Format the lines between the one containing "-滨城串吧(三元桥店)" and the one containing "El pequeño libro de la noche", inclusive, as a Markdown table with the columns Row and Line, omitting any blank lines and leaving out the pictures.

> Record set
+===+
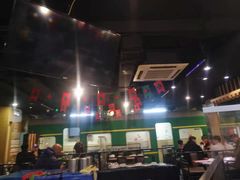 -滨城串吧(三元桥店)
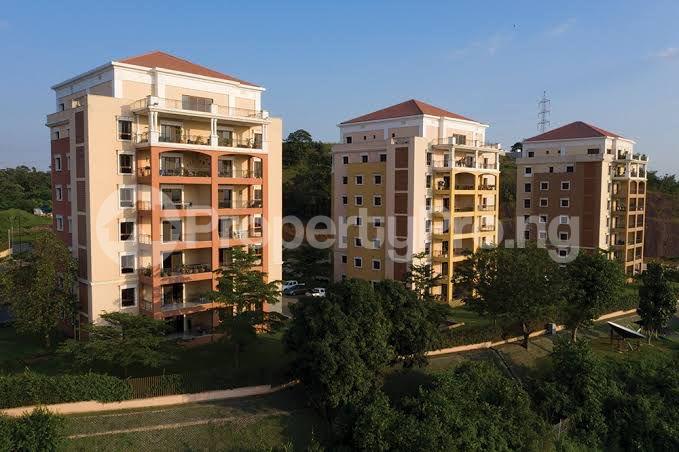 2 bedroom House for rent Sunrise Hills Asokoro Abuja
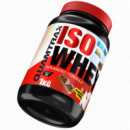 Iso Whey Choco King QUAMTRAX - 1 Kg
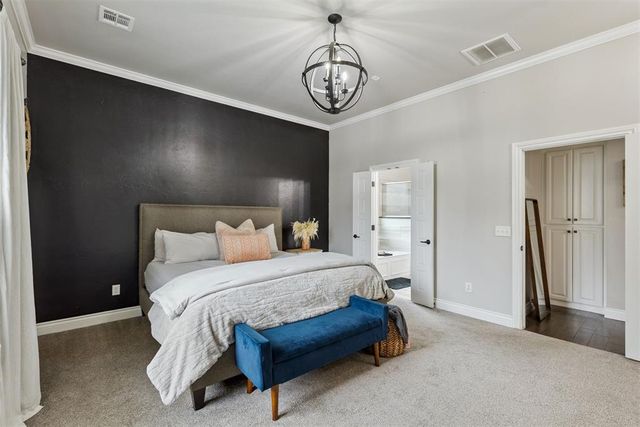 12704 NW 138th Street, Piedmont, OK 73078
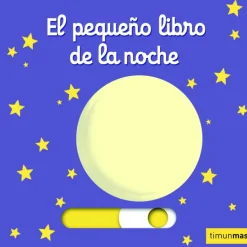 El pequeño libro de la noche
+===+
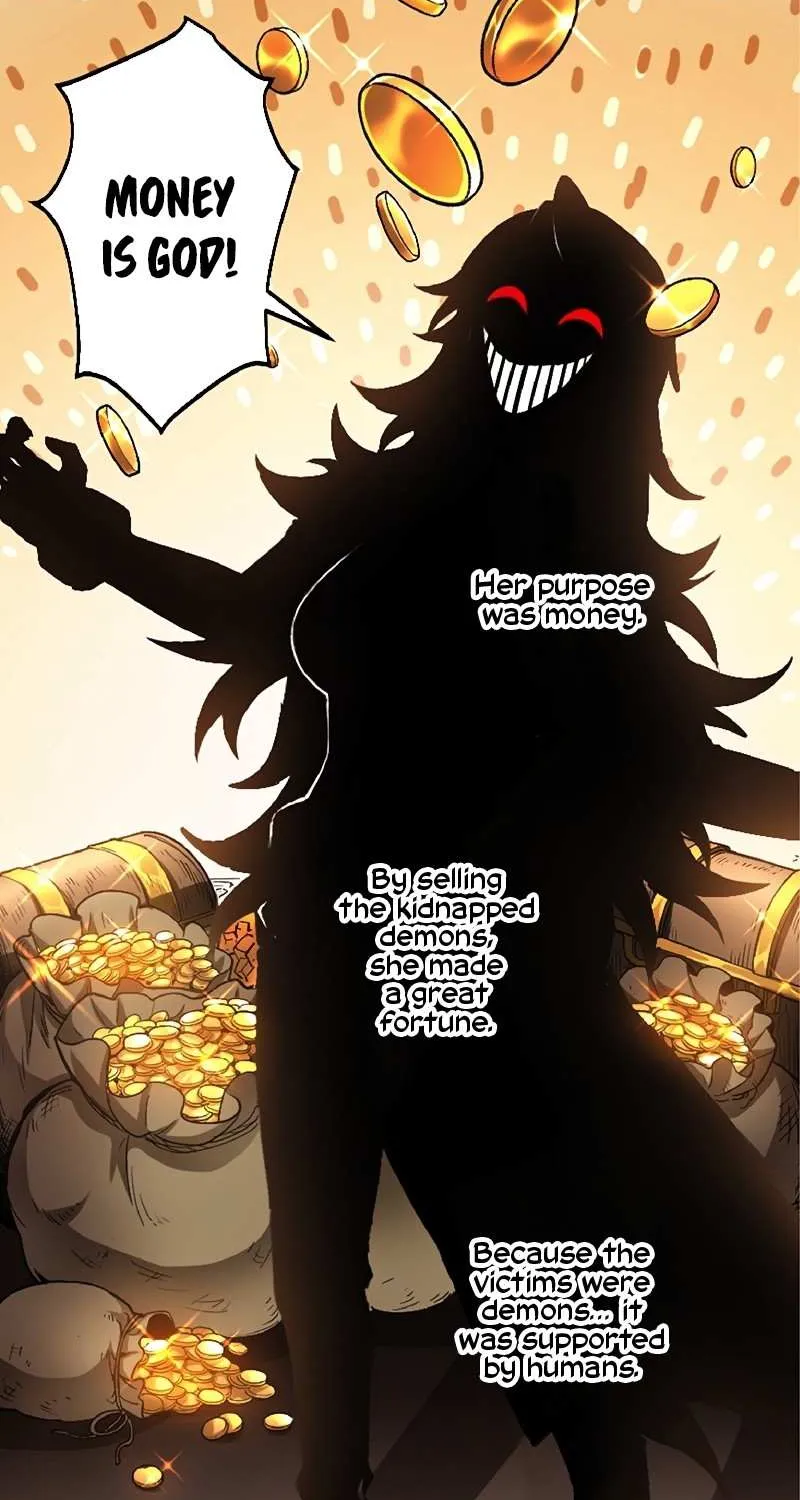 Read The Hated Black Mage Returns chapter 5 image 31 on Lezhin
+===+
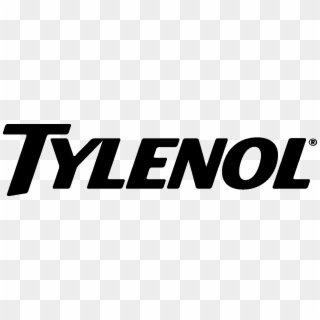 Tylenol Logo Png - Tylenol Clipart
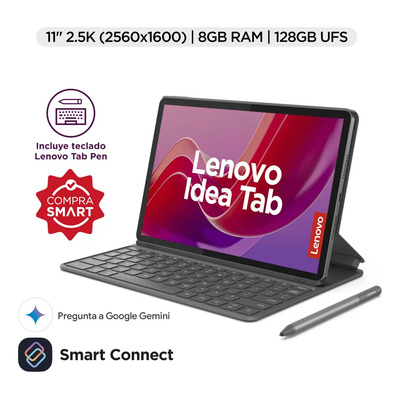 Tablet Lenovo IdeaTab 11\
+===+
> Answer box
| Row | Line |
|---|---|
| 1 |  -滨城串吧(三元桥店) |
| 2 |  2 bedroom House for rent Sunrise Hills Asokoro Abuja |
| 3 |  Iso Whey Choco King QUAMTRAX - 1 Kg |
| 4 |  12704 NW 138th Street, Piedmont, OK 73078 |
| 5 |  El pequeño libro de la noche |